TASK REQUIREMENTS
Your answer must be the records below, printed exactly.

(Stored records)
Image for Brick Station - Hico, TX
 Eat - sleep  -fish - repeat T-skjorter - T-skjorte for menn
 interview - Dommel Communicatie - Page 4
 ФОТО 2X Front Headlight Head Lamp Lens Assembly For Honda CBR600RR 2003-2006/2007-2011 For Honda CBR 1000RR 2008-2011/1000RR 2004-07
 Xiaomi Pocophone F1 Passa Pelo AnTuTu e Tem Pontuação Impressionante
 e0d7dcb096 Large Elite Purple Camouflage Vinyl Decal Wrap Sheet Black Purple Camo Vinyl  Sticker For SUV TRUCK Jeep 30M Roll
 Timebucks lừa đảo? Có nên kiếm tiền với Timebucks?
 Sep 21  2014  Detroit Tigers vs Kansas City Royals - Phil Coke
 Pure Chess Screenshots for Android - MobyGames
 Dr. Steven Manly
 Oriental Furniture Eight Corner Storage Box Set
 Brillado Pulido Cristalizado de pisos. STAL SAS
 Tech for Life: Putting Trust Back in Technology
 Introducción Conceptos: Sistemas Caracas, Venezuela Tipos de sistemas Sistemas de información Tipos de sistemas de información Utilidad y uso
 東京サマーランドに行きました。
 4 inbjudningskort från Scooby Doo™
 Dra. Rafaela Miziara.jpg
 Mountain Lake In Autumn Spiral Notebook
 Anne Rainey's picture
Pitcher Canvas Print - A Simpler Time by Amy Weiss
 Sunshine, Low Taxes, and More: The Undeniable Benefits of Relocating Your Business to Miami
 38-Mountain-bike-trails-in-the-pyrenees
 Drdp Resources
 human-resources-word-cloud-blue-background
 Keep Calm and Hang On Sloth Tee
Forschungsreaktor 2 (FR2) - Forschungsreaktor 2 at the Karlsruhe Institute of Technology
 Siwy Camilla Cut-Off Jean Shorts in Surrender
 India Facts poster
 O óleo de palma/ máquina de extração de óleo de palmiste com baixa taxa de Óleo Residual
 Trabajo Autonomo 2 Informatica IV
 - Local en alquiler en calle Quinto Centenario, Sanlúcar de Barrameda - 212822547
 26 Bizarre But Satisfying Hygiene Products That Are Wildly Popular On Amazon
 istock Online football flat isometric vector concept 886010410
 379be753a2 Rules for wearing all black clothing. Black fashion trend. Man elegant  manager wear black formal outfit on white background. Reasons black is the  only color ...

ANSWER TO THE PROBLEM
Image for Brick Station - Hico, TX
 Eat - sleep  -fish - repeat T-skjorter - T-skjorte for menn
 interview - Dommel Communicatie - Page 4
 ФОТО 2X Front Headlight Head Lamp Lens Assembly For Honda CBR600RR 2003-2006/2007-2011 For Honda CBR 1000RR 2008-2011/1000RR 2004-07
 Xiaomi Pocophone F1 Passa Pelo AnTuTu e Tem Pontuação Impressionante
 e0d7dcb096 Large Elite Purple Camouflage Vinyl Decal Wrap Sheet Black Purple Camo Vinyl  Sticker For SUV TRUCK Jeep 30M Roll
 Timebucks lừa đảo? Có nên kiếm tiền với Timebucks?
 Sep 21  2014  Detroit Tigers vs Kansas City Royals - Phil Coke
 Pure Chess Screenshots for Android - MobyGames
 Dr. Steven Manly
 Oriental Furniture Eight Corner Storage Box Set
 Brillado Pulido Cristalizado de pisos. STAL SAS
 Tech for Life: Putting Trust Back in Technology
 Introducción Conceptos: Sistemas Caracas, Venezuela Tipos de sistemas Sistemas de información Tipos de sistemas de información Utilidad y uso
 東京サマーランドに行きました。
 4 inbjudningskort från Scooby Doo™
 Dra. Rafaela Miziara.jpg
 Mountain Lake In Autumn Spiral Notebook
 Anne Rainey's picture
Pitcher Canvas Print - A Simpler Time by Amy Weiss
 Sunshine, Low Taxes, and More: The Undeniable Benefits of Relocating Your Business to Miami
 38-Mountain-bike-trails-in-the-pyrenees
 Drdp Resources
 human-resources-word-cloud-blue-background
 Keep Calm and Hang On Sloth Tee
Forschungsreaktor 2 (FR2) - Forschungsreaktor 2 at the Karlsruhe Institute of Technology
 Siwy Camilla Cut-Off Jean Shorts in Surrender
 India Facts poster
 O óleo de palma/ máquina de extração de óleo de palmiste com baixa taxa de Óleo Residual
 Trabajo Autonomo 2 Informatica IV
 - Local en alquiler en calle Quinto Centenario, Sanlúcar de Barrameda - 212822547
 26 Bizarre But Satisfying Hygiene Products That Are Wildly Popular On Amazon
 istock Online football flat isometric vector concept 886010410
 379be753a2 Rules for wearing all black clothing. Black fashion trend. Man elegant  manager wear black formal outfit on white background. Reasons black is the  only color ...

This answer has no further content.